Variétés des costumes

L’aplec ou fête votive de Font-Romeu est une occasion rêvée d’être confronté à une multitude de costumes de différentes vallées. « C’était à la fin de septembre 1821. Je me trouvais à Font-Romeu, à l’époque de cette fête renommée qui ramène tous les ans sous l’ombrage de ses pins, la foule des pèlerins et des curieux. La caravane dont je faisais partie n’arriva pas à temps pour assister à la messe qui ouvre la fête et force fut de nous contenter du spectacle que nous avions sous les yeux. Il était magnifique : c’est un coup d’œil dont le pinceau du peintre ne peut rendre qu’imparfaitement la beauté.

A nos pieds, s’agitait en tous sens une multitude bariolée de diverses couleurs, ici l’Espagnole avec sa noire résille qui retenait ses cheveux partagés en tresses, plus loin la Cerdanyole française au jupon court, au corset de velours lacé en nœuds de soie, l’habitant de la plaine avec son chapeau à rebords évasés, le montagnard avec son bonnet et sa ceinture rouge, sa veste ronde chargée de broderies, et ses espadrilles de cordes[2]

S. Leveillée, Costumes de Cerdagne, du Roussillon et du Languedoc, vers 1820, MUCEM.

En effet, la Cerdagne produisait depuis longtemps des articles de bonneterie tricotés par ses habitants lors de la saison hivernale.

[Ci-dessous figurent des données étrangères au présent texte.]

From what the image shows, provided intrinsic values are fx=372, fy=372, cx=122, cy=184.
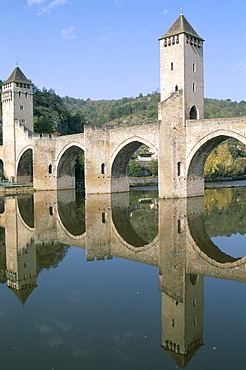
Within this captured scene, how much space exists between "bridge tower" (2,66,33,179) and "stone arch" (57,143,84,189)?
319 inches

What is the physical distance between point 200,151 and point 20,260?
722 inches

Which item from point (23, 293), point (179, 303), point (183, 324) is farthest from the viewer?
point (23, 293)

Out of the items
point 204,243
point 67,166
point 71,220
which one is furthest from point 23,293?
point 67,166

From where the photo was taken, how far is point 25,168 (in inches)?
1849

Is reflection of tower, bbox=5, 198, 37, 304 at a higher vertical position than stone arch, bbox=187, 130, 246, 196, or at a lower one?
lower

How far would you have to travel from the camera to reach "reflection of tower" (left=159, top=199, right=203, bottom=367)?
615cm

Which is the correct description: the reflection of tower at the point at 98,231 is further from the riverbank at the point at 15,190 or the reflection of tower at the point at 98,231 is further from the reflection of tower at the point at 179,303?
the riverbank at the point at 15,190

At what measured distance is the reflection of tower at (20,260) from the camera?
9.27 meters

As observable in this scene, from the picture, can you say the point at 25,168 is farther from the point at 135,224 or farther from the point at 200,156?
the point at 135,224

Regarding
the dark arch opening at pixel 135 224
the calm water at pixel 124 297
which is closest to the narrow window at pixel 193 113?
the dark arch opening at pixel 135 224

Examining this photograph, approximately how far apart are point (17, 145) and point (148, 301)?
39.8 m

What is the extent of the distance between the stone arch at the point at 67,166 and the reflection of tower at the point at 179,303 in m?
26.9

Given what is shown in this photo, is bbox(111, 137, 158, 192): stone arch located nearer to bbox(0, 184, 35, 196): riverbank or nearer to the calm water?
bbox(0, 184, 35, 196): riverbank

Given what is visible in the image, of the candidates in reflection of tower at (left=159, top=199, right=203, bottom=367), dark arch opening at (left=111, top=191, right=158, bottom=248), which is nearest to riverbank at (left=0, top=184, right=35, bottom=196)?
dark arch opening at (left=111, top=191, right=158, bottom=248)
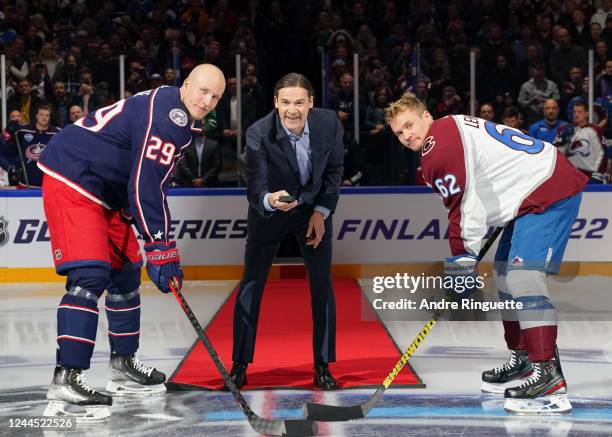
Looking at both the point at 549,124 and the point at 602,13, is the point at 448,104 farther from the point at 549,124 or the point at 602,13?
the point at 602,13

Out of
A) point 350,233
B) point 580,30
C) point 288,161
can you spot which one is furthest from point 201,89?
point 580,30

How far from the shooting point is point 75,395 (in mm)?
4812

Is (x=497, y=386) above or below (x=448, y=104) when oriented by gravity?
below

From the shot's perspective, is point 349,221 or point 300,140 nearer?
point 300,140

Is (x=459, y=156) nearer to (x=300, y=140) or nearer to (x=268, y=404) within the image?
(x=300, y=140)

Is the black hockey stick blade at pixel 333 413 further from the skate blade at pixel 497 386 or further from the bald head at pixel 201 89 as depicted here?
the bald head at pixel 201 89

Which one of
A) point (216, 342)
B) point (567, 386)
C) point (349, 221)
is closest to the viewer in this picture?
point (567, 386)

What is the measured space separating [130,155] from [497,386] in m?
1.97

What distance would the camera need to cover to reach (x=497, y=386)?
5.31 meters

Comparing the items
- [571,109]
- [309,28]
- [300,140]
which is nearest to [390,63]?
[571,109]

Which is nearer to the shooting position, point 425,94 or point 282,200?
point 282,200

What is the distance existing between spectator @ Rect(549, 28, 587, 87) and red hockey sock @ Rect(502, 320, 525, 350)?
17.6ft

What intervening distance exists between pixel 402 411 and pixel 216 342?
6.47 feet

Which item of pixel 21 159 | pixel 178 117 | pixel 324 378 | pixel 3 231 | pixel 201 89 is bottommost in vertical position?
pixel 3 231
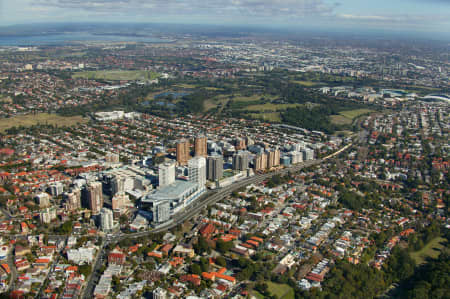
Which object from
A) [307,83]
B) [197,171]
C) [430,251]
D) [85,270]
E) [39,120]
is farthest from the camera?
[307,83]

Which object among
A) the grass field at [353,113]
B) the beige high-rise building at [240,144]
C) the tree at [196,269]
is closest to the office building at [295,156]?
the beige high-rise building at [240,144]

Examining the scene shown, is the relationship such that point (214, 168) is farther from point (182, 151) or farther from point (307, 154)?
point (307, 154)

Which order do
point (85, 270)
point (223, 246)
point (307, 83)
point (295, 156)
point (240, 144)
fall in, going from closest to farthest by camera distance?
point (85, 270) → point (223, 246) → point (295, 156) → point (240, 144) → point (307, 83)

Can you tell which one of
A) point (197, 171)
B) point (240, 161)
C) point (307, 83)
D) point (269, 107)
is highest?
point (307, 83)

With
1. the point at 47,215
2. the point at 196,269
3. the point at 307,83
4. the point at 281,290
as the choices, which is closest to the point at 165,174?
the point at 47,215

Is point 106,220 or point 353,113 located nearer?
point 106,220
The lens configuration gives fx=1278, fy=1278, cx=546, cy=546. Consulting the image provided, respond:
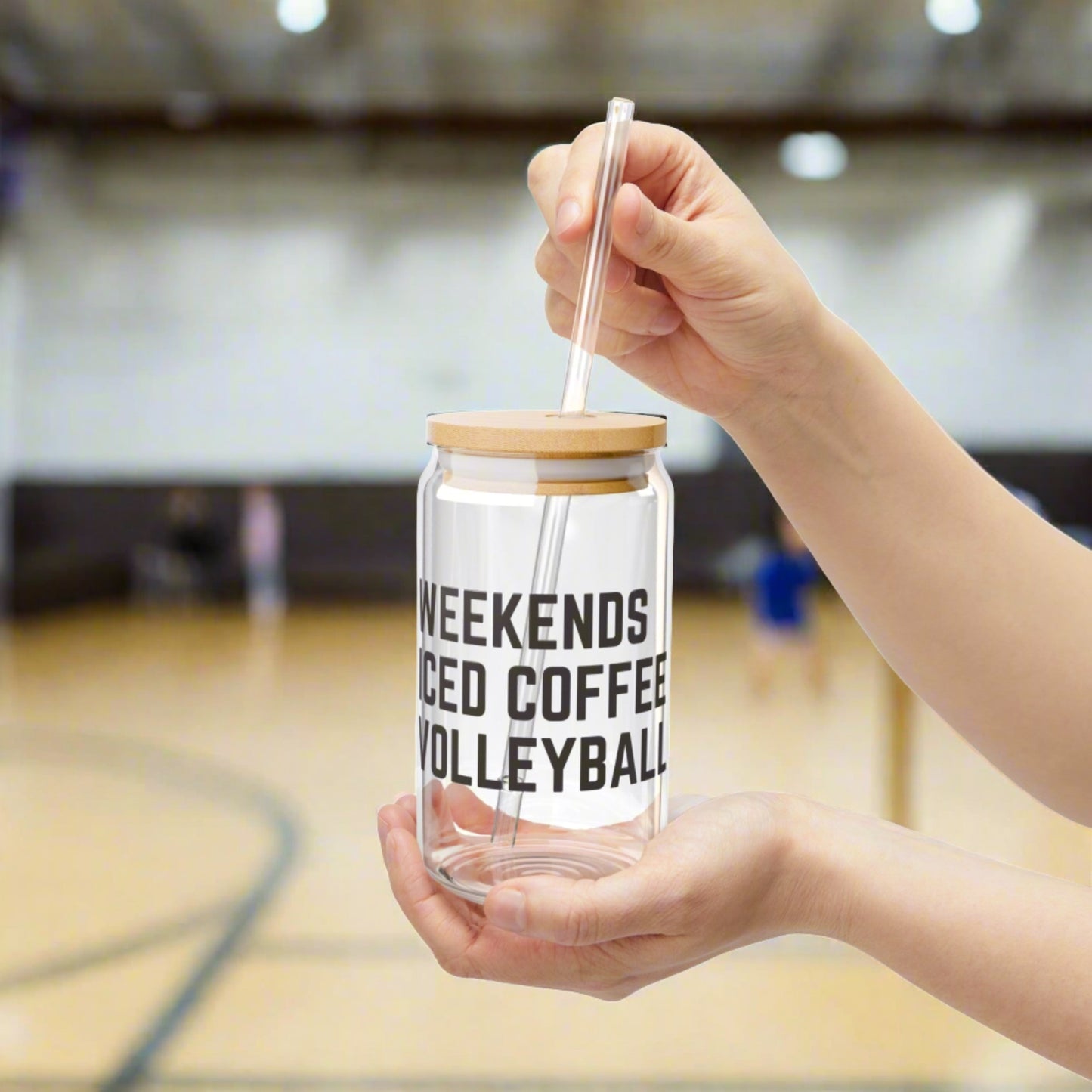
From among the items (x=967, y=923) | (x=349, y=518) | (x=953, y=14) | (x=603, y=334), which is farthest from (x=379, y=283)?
(x=967, y=923)

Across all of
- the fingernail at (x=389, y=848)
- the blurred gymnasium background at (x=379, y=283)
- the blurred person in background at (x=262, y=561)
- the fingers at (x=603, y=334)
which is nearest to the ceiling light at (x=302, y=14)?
the blurred gymnasium background at (x=379, y=283)

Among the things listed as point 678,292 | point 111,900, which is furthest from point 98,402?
point 678,292

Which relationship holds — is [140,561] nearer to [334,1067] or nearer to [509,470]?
[334,1067]

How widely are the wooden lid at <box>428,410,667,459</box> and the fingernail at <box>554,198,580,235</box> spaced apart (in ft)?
0.34

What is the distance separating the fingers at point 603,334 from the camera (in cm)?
83

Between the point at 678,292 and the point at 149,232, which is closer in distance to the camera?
the point at 678,292

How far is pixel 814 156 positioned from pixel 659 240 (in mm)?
7997

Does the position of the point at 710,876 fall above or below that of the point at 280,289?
below

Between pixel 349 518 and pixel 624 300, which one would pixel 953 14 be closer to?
pixel 349 518

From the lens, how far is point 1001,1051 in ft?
8.03

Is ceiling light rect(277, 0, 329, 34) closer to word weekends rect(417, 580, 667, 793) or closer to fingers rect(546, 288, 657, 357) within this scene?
fingers rect(546, 288, 657, 357)

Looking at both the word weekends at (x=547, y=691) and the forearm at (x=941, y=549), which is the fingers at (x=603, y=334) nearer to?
the forearm at (x=941, y=549)

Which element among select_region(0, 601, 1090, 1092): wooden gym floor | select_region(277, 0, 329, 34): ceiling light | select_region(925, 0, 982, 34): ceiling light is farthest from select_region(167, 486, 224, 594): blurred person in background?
select_region(925, 0, 982, 34): ceiling light

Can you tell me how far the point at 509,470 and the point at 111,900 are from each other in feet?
8.90
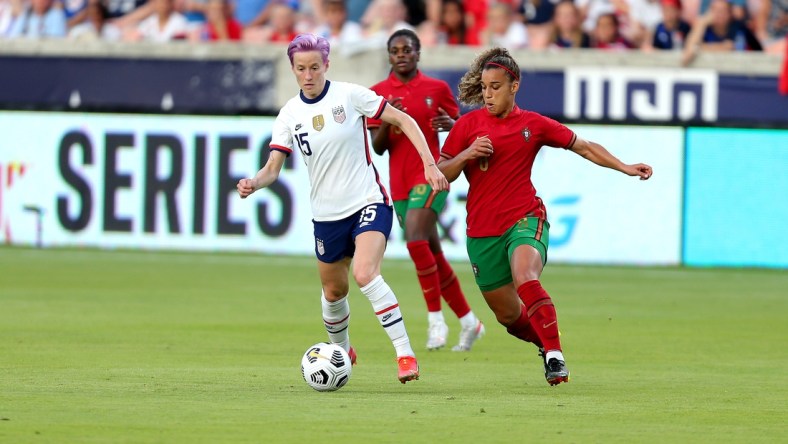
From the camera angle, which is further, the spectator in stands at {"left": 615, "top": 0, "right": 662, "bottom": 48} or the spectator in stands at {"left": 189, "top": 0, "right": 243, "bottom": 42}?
the spectator in stands at {"left": 189, "top": 0, "right": 243, "bottom": 42}

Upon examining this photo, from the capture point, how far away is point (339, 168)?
984 cm

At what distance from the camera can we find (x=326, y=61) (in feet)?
32.2

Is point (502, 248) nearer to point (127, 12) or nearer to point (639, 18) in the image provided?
point (639, 18)

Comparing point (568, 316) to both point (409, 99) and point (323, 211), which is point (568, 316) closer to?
point (409, 99)

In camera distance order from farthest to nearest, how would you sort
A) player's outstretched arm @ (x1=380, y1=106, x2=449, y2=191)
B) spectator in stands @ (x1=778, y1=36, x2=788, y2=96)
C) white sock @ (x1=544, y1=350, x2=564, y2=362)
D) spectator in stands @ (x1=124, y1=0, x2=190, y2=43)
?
1. spectator in stands @ (x1=124, y1=0, x2=190, y2=43)
2. spectator in stands @ (x1=778, y1=36, x2=788, y2=96)
3. white sock @ (x1=544, y1=350, x2=564, y2=362)
4. player's outstretched arm @ (x1=380, y1=106, x2=449, y2=191)


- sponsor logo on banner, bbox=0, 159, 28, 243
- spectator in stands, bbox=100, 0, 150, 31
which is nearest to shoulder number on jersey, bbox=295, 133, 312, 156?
sponsor logo on banner, bbox=0, 159, 28, 243

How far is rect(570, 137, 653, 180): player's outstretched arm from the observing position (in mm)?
9609

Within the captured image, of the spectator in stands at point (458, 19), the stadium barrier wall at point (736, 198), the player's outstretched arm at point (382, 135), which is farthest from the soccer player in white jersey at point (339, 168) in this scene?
the spectator in stands at point (458, 19)

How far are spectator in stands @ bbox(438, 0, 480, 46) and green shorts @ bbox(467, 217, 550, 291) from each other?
42.8 feet

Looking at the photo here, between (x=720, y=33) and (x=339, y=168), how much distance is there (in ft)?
44.5

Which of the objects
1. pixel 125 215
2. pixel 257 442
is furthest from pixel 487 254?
pixel 125 215

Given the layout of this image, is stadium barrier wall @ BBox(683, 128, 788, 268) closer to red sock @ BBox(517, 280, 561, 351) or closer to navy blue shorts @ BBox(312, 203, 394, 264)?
navy blue shorts @ BBox(312, 203, 394, 264)

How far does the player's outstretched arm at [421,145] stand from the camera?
9.24 meters

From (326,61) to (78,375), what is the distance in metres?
2.46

Ensuite, « ils vont dans toute la France pendant l’automne vendre l’immense quantité de bas fabriqués et tricotés par eux pendant la durée de l’hiver précédent[3].»


[1]              Le Publicateur, 1833, p.14.

[2]          Le Publicateur, 1833, p.15.

[3]              ADPO, 2 J 35/1, rapport de la Préfecture, 1814.